THE INPUT
____________________
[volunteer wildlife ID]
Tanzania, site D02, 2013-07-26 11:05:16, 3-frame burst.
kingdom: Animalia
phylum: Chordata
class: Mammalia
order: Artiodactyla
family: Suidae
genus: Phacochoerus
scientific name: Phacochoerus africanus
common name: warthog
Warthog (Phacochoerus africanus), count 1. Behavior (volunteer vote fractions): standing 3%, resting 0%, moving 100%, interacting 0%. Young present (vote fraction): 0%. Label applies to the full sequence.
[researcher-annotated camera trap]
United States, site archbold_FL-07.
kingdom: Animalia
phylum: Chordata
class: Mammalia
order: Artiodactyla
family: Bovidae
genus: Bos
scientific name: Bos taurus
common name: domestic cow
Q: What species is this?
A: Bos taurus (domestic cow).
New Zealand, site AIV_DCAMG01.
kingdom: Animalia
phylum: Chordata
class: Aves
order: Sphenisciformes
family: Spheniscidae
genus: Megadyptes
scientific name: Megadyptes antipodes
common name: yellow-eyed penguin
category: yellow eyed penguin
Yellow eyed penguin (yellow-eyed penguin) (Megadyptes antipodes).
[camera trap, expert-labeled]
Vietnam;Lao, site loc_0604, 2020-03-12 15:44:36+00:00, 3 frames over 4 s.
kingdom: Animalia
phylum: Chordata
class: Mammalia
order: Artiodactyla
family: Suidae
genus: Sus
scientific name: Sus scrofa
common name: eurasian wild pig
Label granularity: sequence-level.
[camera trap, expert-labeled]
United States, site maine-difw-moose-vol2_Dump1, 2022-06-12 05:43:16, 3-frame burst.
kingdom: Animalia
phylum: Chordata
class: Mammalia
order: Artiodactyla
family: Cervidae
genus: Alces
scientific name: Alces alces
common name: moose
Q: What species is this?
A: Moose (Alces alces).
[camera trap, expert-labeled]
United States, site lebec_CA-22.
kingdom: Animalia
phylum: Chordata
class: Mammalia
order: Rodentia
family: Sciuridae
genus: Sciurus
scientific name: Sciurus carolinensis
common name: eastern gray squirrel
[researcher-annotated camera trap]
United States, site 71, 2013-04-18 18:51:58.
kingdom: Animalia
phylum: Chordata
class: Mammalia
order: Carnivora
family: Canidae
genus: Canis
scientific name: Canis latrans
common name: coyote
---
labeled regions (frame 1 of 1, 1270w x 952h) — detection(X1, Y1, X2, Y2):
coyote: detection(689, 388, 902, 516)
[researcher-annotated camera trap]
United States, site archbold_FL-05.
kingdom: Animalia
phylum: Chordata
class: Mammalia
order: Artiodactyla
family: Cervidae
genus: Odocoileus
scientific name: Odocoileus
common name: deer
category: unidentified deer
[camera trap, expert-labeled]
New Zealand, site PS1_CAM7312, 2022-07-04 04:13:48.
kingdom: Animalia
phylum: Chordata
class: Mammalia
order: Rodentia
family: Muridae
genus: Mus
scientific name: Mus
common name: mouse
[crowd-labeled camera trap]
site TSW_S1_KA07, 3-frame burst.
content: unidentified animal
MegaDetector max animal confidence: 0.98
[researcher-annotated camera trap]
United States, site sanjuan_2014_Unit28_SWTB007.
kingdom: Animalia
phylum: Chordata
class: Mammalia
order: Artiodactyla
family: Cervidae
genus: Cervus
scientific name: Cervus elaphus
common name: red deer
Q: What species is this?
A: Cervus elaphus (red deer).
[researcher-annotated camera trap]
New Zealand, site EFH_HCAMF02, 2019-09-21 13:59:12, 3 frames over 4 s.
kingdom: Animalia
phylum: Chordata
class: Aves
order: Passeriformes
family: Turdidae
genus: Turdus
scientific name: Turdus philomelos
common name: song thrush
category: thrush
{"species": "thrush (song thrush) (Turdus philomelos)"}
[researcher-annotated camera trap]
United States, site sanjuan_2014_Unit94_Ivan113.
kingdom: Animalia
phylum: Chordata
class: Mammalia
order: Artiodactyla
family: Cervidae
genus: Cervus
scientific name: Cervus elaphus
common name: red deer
____________________
TASK REQUIREMENTS
Within the material above, transcribe exactly the lines that run from the line holding "genus: Sciurus" through the line holding "scientific name: Canis latrans".

FINISHED TASK
genus: Sciurus
scientific name: Sciurus carolinensis
common name: eastern gray squirrel
[researcher-annotated camera trap]
United States, site 71, 2013-04-18 18:51:58.
kingdom: Animalia
phylum: Chordata
class: Mammalia
order: Carnivora
family: Canidae
genus: Canis
scientific name: Canis latrans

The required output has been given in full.